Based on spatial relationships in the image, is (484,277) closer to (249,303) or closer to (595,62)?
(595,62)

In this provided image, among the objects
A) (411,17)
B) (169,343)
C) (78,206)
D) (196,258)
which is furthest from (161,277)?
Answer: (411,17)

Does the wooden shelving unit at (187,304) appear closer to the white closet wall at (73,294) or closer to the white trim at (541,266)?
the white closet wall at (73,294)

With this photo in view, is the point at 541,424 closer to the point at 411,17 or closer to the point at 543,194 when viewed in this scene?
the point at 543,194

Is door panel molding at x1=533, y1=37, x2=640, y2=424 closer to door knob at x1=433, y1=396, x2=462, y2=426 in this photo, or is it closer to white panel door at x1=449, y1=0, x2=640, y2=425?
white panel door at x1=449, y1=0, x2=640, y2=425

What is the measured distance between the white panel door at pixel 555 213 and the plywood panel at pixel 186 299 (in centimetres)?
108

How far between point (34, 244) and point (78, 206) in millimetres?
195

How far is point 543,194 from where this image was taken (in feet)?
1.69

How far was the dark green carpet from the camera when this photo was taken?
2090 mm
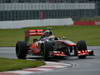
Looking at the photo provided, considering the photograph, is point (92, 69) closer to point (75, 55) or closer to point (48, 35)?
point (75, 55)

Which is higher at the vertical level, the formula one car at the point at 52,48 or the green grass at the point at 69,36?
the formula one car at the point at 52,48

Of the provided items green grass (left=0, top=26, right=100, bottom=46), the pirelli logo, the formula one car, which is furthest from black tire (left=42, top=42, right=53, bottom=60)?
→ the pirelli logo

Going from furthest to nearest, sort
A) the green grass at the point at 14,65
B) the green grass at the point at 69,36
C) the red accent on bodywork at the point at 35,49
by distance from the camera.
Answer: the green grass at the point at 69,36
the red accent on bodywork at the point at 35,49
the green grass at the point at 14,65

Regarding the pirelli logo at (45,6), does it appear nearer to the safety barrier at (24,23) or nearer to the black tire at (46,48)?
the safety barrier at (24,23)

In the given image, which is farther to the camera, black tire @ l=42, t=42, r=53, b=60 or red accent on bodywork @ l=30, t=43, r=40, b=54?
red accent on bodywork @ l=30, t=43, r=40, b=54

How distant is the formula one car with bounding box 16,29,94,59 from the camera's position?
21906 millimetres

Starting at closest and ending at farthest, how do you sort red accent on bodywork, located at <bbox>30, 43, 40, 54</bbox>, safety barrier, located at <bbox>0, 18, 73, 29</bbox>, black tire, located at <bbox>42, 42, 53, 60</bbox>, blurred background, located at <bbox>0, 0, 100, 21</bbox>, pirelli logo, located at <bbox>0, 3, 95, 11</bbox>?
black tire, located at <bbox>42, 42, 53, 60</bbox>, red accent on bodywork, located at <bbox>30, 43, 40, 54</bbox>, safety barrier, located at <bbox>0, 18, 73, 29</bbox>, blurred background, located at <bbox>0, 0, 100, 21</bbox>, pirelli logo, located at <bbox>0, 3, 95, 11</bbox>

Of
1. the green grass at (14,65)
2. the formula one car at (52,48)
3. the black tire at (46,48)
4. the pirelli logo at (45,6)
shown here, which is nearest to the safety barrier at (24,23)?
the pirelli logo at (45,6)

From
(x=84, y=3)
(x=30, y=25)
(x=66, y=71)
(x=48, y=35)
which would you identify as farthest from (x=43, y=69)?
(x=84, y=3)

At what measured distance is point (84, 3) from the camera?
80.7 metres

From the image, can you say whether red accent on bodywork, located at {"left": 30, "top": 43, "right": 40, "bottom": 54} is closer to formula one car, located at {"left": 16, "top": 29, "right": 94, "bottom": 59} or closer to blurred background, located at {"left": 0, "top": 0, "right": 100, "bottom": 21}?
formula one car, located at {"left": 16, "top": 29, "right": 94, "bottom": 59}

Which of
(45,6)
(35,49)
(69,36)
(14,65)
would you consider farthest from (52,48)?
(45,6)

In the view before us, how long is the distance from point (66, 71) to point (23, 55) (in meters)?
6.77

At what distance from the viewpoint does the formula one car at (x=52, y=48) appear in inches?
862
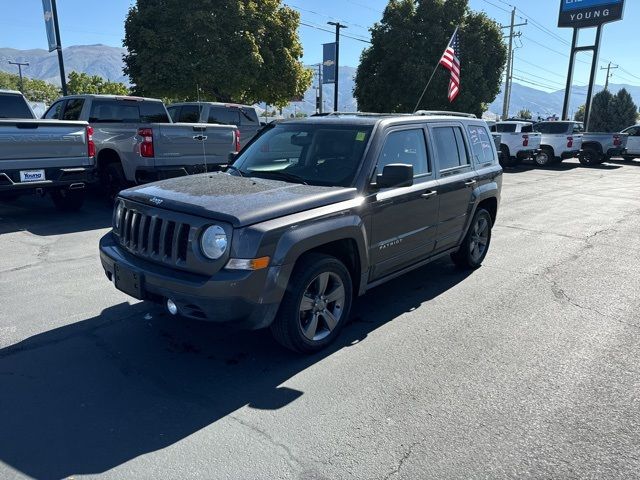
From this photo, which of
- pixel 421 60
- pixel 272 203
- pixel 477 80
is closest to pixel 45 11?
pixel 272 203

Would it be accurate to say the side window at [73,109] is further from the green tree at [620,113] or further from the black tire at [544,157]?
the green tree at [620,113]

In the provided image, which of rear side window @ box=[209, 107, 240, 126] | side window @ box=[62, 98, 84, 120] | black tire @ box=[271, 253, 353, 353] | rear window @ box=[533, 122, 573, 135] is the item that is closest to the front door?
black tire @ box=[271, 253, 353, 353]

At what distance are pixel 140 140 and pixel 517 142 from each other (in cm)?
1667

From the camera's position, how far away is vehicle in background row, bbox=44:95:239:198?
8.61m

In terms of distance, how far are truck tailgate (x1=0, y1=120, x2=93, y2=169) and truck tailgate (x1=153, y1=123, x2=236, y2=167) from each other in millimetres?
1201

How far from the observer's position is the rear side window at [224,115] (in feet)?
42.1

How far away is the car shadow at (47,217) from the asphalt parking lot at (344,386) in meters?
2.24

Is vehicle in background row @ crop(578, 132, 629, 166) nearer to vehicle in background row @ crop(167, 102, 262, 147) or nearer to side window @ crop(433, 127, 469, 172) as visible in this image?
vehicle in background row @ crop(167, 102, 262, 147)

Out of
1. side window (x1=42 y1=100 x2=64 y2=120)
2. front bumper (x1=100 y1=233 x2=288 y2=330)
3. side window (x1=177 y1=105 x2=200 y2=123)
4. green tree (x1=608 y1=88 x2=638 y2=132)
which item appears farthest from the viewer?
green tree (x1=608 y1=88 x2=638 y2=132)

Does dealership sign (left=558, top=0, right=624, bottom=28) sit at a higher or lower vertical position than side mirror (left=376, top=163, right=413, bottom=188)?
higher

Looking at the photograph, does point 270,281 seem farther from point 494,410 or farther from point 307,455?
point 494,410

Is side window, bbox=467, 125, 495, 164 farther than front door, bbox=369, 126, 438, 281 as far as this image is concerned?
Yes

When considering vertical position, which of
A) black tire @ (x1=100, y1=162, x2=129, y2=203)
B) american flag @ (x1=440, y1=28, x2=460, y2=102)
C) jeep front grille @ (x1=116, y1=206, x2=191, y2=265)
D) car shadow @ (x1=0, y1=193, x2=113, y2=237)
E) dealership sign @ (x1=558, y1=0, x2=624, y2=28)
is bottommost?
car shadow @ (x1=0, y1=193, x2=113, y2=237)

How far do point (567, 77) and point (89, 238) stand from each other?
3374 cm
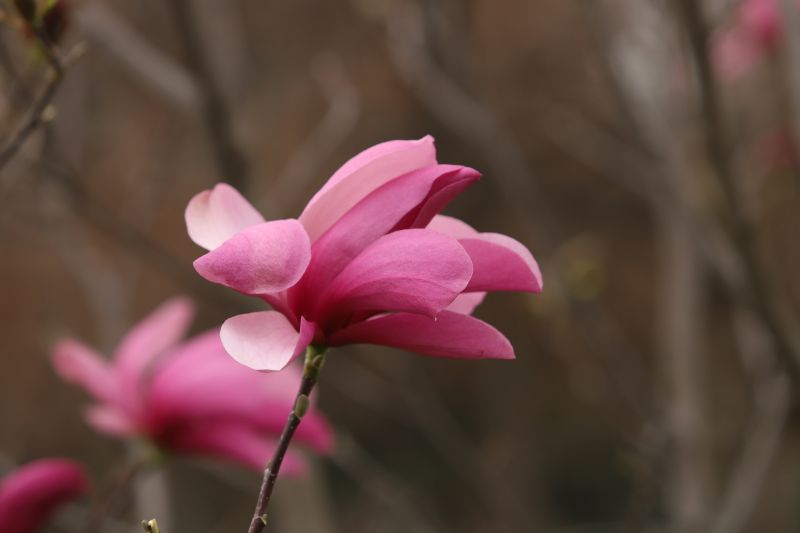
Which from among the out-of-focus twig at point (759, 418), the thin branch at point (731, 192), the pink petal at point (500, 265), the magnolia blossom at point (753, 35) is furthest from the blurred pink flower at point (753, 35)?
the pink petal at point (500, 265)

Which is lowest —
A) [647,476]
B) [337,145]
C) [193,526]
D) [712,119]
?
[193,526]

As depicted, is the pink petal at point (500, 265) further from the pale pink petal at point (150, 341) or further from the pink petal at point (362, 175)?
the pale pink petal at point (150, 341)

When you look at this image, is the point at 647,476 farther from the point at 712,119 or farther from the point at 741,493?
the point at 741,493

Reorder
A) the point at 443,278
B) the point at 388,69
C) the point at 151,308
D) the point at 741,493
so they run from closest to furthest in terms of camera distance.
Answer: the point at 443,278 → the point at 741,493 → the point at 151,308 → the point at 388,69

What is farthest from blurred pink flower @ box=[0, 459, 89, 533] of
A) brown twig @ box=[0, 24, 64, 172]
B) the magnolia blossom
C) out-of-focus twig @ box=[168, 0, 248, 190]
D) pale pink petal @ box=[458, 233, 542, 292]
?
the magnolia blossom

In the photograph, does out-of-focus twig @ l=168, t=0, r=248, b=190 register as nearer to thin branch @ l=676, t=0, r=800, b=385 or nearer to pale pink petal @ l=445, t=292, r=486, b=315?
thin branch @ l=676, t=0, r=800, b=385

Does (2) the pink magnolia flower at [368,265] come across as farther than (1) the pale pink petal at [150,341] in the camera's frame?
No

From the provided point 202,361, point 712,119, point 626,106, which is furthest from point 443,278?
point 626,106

---+---

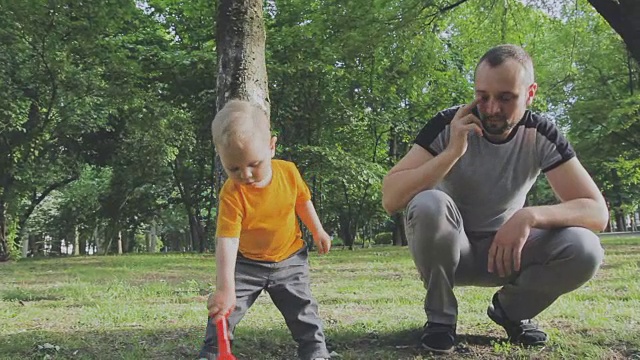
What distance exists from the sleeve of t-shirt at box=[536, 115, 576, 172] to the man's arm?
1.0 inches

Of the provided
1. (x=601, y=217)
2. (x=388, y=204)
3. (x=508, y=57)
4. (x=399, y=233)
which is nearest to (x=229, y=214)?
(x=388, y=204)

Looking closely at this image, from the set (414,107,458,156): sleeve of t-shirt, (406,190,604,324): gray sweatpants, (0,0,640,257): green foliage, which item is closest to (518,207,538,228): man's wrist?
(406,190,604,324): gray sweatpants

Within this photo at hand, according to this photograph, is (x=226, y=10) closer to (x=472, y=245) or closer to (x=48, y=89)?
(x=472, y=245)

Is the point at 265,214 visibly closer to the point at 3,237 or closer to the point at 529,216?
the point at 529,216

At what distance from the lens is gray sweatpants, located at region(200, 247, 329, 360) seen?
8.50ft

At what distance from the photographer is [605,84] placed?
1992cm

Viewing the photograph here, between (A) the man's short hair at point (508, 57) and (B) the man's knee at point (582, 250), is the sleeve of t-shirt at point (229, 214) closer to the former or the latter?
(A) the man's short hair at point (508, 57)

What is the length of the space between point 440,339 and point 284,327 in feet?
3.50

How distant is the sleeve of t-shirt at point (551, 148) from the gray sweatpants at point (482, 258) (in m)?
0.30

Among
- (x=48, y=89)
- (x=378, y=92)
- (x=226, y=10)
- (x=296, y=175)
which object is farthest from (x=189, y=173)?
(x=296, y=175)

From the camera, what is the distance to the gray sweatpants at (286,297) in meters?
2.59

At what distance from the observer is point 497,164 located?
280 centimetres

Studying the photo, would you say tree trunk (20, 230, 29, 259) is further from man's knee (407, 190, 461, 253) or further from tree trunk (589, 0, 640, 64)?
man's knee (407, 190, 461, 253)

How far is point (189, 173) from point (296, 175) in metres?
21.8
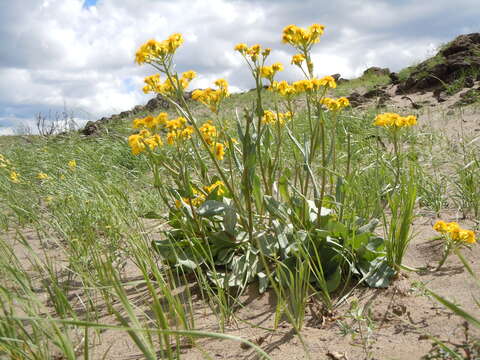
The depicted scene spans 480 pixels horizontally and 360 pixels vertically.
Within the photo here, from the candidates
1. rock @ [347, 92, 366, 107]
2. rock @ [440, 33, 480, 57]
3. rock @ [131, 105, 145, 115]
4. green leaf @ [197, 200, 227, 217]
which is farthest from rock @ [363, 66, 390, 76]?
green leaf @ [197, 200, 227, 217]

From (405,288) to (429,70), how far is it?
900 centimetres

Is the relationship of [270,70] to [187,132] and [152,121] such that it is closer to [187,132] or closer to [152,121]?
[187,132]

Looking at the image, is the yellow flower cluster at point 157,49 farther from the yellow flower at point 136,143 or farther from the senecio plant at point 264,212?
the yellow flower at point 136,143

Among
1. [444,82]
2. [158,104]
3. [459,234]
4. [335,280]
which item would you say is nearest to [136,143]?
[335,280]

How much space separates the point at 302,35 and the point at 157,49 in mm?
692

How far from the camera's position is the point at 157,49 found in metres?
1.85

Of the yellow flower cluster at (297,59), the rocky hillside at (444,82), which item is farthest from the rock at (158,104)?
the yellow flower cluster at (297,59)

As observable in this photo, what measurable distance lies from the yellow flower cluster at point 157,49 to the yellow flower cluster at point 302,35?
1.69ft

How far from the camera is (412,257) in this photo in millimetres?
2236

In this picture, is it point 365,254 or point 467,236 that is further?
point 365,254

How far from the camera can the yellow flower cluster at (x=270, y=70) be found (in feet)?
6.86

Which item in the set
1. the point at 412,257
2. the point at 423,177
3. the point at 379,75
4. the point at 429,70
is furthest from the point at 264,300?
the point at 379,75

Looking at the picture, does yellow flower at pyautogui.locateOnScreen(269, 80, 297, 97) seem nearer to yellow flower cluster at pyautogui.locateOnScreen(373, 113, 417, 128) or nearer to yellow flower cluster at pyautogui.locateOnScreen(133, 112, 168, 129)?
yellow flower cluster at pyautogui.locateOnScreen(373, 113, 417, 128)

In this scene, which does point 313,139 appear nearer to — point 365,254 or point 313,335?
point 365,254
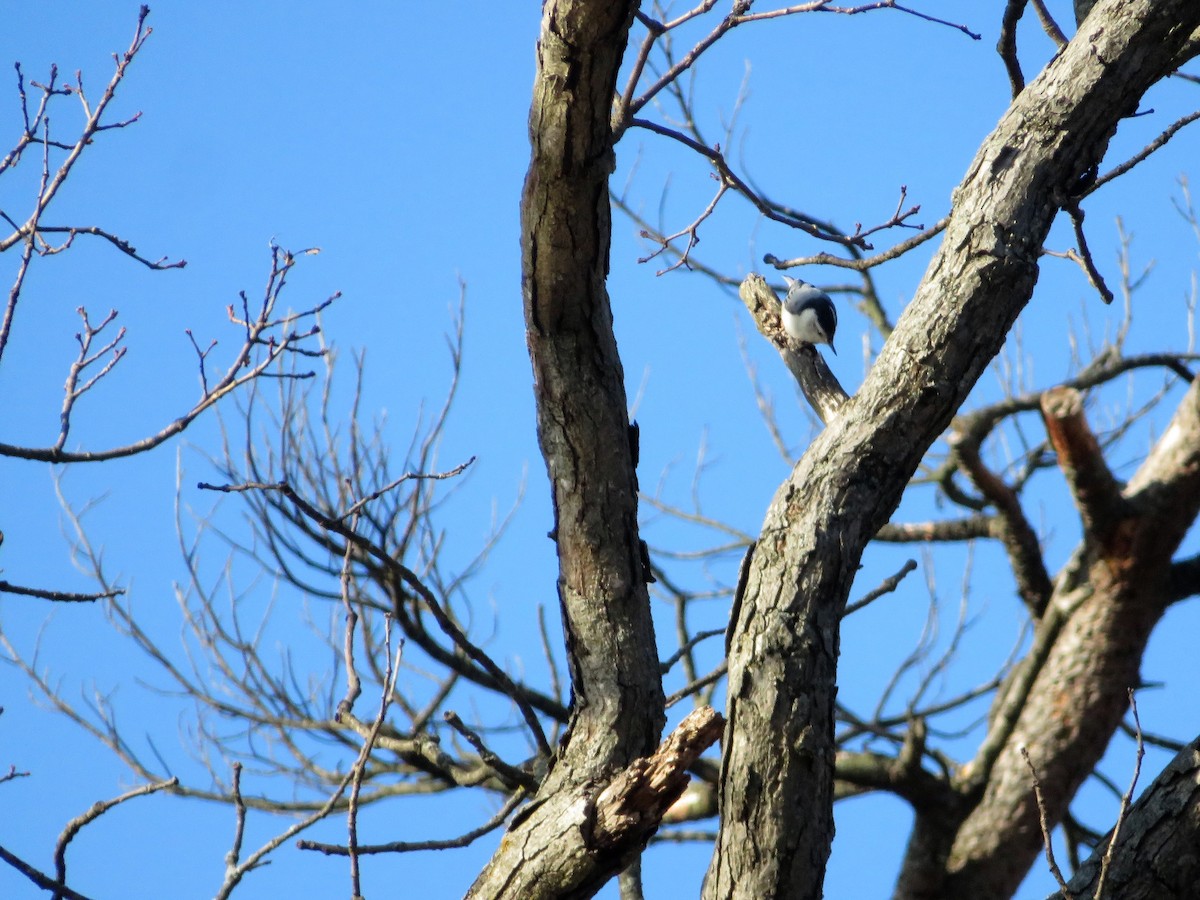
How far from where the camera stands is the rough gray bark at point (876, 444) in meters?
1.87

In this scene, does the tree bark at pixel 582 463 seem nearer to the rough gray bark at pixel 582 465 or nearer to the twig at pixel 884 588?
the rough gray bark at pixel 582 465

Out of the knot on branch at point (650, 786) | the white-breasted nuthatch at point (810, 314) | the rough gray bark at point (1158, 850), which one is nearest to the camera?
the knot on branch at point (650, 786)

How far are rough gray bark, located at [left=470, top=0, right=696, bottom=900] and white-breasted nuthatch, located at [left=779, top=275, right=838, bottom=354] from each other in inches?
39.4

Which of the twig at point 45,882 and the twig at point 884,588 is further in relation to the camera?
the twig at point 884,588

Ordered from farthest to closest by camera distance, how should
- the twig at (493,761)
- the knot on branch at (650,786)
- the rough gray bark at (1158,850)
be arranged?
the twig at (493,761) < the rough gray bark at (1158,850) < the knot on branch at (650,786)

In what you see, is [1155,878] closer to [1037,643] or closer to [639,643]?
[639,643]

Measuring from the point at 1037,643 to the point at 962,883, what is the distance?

---+---

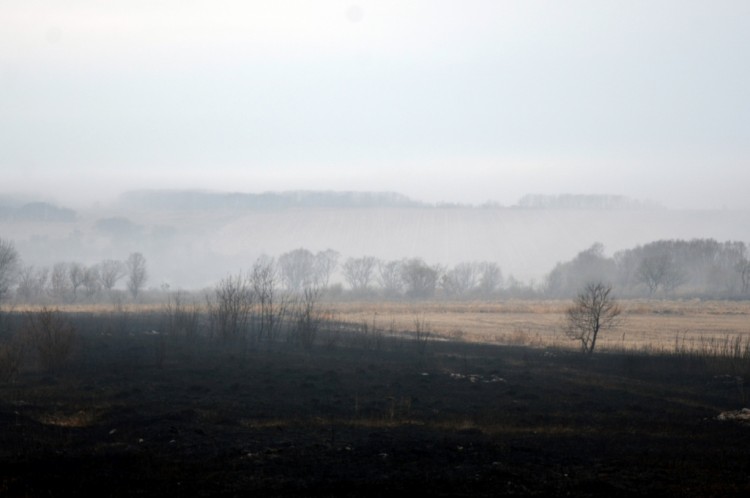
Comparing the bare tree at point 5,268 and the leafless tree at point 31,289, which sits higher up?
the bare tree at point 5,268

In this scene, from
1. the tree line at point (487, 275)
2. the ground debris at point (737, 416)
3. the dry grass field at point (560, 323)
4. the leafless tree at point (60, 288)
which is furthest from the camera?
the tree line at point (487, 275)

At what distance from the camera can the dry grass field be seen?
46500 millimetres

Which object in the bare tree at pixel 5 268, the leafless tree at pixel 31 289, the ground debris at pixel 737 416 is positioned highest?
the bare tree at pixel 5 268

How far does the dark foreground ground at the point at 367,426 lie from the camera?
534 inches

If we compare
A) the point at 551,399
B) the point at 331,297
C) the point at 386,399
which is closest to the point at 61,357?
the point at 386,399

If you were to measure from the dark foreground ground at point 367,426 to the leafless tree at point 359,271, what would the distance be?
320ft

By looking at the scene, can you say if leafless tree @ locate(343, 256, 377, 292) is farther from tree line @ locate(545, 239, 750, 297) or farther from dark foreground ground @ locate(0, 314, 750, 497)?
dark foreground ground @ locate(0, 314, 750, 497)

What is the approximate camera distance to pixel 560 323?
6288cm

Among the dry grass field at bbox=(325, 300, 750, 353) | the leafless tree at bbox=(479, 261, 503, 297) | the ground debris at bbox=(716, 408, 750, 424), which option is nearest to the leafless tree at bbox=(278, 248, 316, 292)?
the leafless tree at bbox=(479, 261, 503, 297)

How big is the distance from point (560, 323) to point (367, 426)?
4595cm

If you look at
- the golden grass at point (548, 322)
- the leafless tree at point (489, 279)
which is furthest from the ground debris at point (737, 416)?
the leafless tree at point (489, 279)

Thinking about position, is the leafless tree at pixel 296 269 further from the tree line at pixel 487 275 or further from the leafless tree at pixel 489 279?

---+---

* _Exercise brief_: Identify each line in the items above that contains the string "knot", and copy every such line in full. Matching is case-sensitive.

* _Exercise result_:
Out of the knot on branch at point (650, 786) | the white-breasted nuthatch at point (810, 314) | the rough gray bark at point (1158, 850), which one is nearest to the camera?
the knot on branch at point (650, 786)
- the knot on branch at (650,786)
the twig at (493,761) < the rough gray bark at (1158,850) < the knot on branch at (650,786)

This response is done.